____ RECORDS
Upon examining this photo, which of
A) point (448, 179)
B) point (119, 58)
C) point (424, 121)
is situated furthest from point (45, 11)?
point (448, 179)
________
WHAT IS ASKED:
Write every line of the entries above as a JSON list of strings, with one string per line and blank lines left out.

RESULT OF THIS EXERCISE:
[
  "Upon examining this photo, which of",
  "A) point (448, 179)",
  "B) point (119, 58)",
  "C) point (424, 121)",
  "is situated furthest from point (45, 11)?",
  "point (448, 179)"
]